0 / 0
Limitations for collecting statistics in Data Virtualization
Last updated: Nov 26, 2024
Data source specific limitations for collecting statistics in Data Virtualization

Data sources differ in their support of local statistics collection and support different column statistics. They also support different methods for collecting statistics.

Data Virtualization supports two statistics collection types.
remote-catalog
This type of statistics collection is only supported for virtualized tables in remote data sources that support a local method of statistics collection. Statistics that are stored in the catalog tables at the remote data source are retrieved and then stored in the Data Virtualization statistics catalog. It is critical to ensure that accurate statistics are available in the remote data source. The remote-catalog type of statistics collection is not supported for grouped tables.

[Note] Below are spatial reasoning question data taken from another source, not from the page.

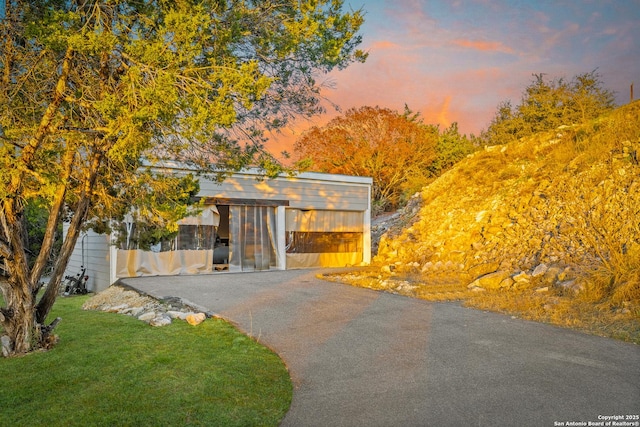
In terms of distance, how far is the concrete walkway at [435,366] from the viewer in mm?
3146

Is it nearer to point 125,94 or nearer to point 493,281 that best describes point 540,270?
point 493,281

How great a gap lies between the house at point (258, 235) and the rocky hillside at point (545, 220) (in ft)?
5.00

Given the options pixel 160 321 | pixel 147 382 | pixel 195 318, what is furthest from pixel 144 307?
pixel 147 382

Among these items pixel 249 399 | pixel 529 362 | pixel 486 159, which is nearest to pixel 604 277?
pixel 529 362

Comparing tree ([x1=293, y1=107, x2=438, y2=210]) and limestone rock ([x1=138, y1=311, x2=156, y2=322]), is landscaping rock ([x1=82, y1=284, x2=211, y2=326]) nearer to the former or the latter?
limestone rock ([x1=138, y1=311, x2=156, y2=322])

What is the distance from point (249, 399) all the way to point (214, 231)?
387 inches

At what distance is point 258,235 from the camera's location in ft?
44.7

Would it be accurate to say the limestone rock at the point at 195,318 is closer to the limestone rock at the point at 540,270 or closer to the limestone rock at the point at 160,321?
the limestone rock at the point at 160,321

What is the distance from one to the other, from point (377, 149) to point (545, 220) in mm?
14671

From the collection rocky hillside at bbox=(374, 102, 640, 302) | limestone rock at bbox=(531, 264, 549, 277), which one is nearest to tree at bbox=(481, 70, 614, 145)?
rocky hillside at bbox=(374, 102, 640, 302)

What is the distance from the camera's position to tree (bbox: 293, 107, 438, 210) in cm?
2458

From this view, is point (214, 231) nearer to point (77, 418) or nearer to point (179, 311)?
point (179, 311)

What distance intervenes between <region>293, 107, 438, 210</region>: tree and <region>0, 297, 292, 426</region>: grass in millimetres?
19760

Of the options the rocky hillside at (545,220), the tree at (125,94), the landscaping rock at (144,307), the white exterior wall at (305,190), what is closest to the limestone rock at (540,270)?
the rocky hillside at (545,220)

The following table identifies the data sources that support local statistics collection and shows which column statistics are available.

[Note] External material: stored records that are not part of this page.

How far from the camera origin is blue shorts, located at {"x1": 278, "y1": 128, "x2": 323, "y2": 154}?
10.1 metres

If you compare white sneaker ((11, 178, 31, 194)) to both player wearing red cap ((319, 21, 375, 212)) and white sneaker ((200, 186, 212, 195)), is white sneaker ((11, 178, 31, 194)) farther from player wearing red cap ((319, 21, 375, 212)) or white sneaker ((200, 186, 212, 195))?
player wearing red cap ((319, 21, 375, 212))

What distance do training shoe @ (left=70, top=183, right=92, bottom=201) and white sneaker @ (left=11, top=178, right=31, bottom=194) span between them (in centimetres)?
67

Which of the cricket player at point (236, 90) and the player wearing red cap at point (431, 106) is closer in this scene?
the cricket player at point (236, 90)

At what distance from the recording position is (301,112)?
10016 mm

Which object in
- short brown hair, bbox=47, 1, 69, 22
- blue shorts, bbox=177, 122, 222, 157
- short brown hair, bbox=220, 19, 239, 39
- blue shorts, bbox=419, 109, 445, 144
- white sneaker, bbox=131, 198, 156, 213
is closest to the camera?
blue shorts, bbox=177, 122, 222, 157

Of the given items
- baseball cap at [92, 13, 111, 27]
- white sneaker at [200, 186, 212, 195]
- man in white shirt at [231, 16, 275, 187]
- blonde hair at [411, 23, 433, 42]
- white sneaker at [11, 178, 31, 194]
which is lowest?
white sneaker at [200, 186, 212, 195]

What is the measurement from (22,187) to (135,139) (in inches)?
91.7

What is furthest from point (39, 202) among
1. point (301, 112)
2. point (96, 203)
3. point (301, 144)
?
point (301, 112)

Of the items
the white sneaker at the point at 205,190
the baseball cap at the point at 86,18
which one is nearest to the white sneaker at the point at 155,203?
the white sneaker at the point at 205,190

Data source Basic statistics available Supports
remote-catalog
Supports
remote-query
Amazon Redshift CARD, COLCARD, NUMNULLS
Amazon S3 See Collecting statistics for data in object storage. No
Ceph® See Collecting statistics for data in object storage. No
Cloudera Impala CARD, COLCARD, NUMNULLS. Recent versions of Impala (1.4 and later) do not collect NUMNULLS.
Databases for PostgreSQL CARD, COLCARD, NUMNULLS
Db2® CARD, COLCARD, HIGH2KEY, LOW2KEY, NUMNULLS
Db2 Big SQL CARD, COLCARD, HIGH2KEY, LOW2KEY, NUMNULLS
Db2 for z/OS CARD, COLCARD, HIGH2KEY, LOW2KEY
Db2 on Cloud CARD, COLCARD, HIGH2KEY, LOW2KEY, NUMNULLS
Generic S3 See Collecting statistics for data in object storage. No
Greenplum CARD, COLCARD, NUMNULLS
Hive CARD, COLCARD, HIGH2KEY, LOW2KEY, NUMNULLS
(Not recommended)
IBM® Cloud Object Storage See Collecting statistics for data in object storage. No
Informix CARD, COLCARD
MariaDB CARD, HIGH2KEY, LOW2KEY, NUMNULLS
Microsoft SQL Server CARD, COLCARD
MySQL CARD, COLCARD
Netezza Performance Server CARD, COLCARD, HIGH2KEY, LOW2KEY, NUMNULLS
Oracle CARD, COLCARD, HIGH2KEY, LOW2KEY, NUMNULLS
SAP ASE CARD
SAP HANA CARD, COLCARD
Snowflake CARD
Teradata CARD, COLCARD, NUMNULLS

Amazon Redshift

To collect local table statistics, use the ANALYZE command, as described in the Amazon Redshift product documentation. Best practice is to ensure that statistics are collected in the remote data source and to use the remote-catalog statistics collection type.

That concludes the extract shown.